Salomon has made a huge leap in underwriting deals from the Federal Home Loan Banks, moving to third place year-to-date from ninth place in 1999, while its market share has risen to 8% from 2.8% in that time. Similarly, Salomon is tops with Freddie Mac agency issuance, where it is now the premier underwriter year-to-date, compared with its fifth place showing in 1999. And it is in fourth place for Fannie Mae bonds, compared with tenth at this point last year.

A Roller-Coaster Ride

While Salomon's rise is startling, it is not unprecedented. The fortunes of underwriters in the agency market rise and fall much more quickly than in rival debt sectors. Whereas Donaldson, Lufkin & Jenrette dominated the junk bond market for more than half a decade, for example, there has been a new top underwriter in the agency market every year since 1995.

Kingpins can become also-rans in the space of months. For example, Goldman Sachs has gone from being the top underwriter of callable agency debt in 1998 to its current tenth place, having brought $2.2 billion in new deals so far this year compared with $10 billion in 1999.

Salomon's story is no different. The shop was at the top of its game in the mid-1990s, having steadily risen in the league tables until it was crowned the top agency bond underwriter in 1996. Almost immediately, however, Salomon tumbled, sinking to fifth place in 1997 and tenth place in the following year. Its market share had compressed from 12% in 1996 to roughly 4% in 1998.

Market players said that standings in the agency market are so fluid it is hard to pinpoint why exactly certain Street shops fall out of favor. One banker speculated the confusion generated during the merger of Citibank and Salomon in 1997 may have cost the shop some agency deal mandates in that period, but that as the new Citigroup has become more streamlined and effective in the debt markets, its agency standings returned to form.

Agency Sleeping Sickness

The agency market is in good company for having a down year in 2000, with MBS, corporates and equities all suffering, but its performance is surprising because of the agency market's gangbuster growth rate, which had showed no signs of dissipating at the end of last year.

Throughout the 1990s, the agency market seemed to be an express train, breaking issuance records with each year. For example, all callable agency deals issued in 1996 totaled $81.1 billion, up 21% from 1995. For the rest of the decade the market blew past that total each year, culminating in the harvest season of 1998-1999, when the industry had two consecutive $150 billion-plus years.

But the rate hikes earlier this year have slammed the brakes on the mortgage market, hence the agency market, too. The dwindling in agency debt has also reduced its potential to become a legitimate replacement for Treasury bonds as a bond pricing reference. Several traders said that any inroads agency issuers made in the market in 1999 were erased this year because issuance dried up so suddenly. A main concern about the viability of agency debt as a market benchmark has been that there will not be enough regular new issuance.

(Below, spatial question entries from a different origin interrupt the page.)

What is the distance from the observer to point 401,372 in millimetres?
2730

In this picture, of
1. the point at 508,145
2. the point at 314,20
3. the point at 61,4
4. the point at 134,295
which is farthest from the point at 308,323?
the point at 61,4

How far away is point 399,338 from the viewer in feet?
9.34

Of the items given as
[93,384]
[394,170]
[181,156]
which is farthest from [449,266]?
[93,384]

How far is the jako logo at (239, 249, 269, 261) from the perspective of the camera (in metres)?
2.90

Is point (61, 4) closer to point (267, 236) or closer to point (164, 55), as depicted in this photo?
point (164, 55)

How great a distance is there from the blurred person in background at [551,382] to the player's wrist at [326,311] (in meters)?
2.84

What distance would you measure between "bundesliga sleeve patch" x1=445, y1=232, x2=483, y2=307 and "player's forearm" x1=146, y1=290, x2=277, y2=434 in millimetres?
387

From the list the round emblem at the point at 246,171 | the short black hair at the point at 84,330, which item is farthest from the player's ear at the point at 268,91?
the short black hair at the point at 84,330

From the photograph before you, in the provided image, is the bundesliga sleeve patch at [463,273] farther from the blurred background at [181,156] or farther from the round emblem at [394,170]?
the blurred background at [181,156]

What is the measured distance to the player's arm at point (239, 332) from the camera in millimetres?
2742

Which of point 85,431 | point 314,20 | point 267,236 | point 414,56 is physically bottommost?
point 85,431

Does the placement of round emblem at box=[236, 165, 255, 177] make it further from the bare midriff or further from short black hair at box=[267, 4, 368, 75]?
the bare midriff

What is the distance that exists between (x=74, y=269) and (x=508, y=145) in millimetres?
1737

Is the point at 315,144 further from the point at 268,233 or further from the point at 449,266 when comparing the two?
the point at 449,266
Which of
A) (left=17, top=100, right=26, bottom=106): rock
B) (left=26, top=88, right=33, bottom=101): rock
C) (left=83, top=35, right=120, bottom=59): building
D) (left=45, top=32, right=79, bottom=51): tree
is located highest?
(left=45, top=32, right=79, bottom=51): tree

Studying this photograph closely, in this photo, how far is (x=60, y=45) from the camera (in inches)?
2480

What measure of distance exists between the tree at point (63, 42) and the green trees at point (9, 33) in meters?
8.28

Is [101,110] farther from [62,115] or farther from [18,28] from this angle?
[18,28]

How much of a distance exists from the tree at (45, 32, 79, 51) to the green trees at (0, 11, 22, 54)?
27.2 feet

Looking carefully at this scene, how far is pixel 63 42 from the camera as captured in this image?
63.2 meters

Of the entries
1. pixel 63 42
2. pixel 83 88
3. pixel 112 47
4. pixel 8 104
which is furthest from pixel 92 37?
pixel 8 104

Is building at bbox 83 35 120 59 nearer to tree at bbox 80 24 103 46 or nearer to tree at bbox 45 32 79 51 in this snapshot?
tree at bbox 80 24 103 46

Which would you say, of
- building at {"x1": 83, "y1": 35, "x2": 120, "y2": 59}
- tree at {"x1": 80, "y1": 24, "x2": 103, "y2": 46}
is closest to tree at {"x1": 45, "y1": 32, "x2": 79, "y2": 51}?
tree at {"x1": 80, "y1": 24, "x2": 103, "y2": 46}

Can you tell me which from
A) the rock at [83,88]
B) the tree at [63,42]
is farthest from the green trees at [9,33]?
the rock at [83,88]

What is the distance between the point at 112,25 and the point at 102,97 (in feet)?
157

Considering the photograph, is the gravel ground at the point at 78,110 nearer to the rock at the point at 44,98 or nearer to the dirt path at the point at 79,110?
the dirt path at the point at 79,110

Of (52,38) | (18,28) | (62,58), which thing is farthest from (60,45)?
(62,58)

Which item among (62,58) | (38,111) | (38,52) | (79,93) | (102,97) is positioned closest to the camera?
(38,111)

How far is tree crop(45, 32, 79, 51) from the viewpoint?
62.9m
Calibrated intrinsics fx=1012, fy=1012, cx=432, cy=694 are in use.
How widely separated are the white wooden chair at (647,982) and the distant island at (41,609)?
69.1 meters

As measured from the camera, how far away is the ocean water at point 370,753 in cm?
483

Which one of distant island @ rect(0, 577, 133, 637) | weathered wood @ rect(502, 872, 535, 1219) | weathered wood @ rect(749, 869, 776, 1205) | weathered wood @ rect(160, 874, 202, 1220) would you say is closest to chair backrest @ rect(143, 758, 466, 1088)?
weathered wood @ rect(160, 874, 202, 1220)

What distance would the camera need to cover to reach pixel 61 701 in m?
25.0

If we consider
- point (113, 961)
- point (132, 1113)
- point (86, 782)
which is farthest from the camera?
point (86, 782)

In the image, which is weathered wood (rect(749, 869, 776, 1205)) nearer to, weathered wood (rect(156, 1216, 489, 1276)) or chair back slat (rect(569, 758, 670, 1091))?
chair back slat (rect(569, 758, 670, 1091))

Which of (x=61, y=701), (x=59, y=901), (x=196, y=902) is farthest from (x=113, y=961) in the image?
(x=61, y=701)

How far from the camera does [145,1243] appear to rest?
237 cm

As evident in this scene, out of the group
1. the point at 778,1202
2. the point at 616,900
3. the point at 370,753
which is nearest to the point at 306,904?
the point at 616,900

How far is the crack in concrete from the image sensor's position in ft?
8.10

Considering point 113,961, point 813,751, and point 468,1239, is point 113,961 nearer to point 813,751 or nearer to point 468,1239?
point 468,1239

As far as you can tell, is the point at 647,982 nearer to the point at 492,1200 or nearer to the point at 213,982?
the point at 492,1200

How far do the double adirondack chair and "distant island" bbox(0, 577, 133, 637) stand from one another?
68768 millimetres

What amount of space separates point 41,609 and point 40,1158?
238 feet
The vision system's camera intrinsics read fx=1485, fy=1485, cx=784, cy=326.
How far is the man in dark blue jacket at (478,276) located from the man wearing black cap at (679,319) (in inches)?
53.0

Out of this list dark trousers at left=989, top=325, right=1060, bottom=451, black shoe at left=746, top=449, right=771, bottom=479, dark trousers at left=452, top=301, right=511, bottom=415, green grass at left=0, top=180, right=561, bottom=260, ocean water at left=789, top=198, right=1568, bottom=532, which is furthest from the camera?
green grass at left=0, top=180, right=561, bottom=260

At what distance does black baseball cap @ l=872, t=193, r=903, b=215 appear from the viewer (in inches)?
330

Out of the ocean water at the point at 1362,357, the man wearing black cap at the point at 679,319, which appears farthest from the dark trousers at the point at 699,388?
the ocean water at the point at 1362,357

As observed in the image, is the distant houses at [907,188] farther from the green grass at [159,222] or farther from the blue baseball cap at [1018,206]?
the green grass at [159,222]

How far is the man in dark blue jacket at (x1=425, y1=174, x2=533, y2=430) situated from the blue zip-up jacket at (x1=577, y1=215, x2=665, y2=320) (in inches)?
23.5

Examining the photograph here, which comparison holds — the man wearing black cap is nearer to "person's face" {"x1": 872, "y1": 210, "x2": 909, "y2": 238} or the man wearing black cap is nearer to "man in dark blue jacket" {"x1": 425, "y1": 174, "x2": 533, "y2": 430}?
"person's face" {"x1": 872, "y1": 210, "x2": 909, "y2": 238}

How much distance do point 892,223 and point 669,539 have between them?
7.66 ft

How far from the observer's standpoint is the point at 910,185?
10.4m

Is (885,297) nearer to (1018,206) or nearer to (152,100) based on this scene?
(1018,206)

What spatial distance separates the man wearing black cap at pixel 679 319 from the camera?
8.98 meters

Agency debt could still be considered a viable alternative to Treasurys, but damage has been done. The recent political compromise "puts agencies back in the running but they're way behind," said Michael Youngblood, head of mortgage research at Banc of America Securities. "It will take them a year or more to requalify as an alternative. Swaps are clearly the preferred instrument, as issuers are even pricing home equities to swaps now."

In the past, officials at both agencies have said they regard the benchmark note programs as just another service for their customers, rather than the centerpiece of a broad debt market strategy. If not for recent market troubles, however, "I think Fannie and Freddie could have been by now in a horse race with swaps to be the reference note for all taxable fixed income securities," added a mortgage trader.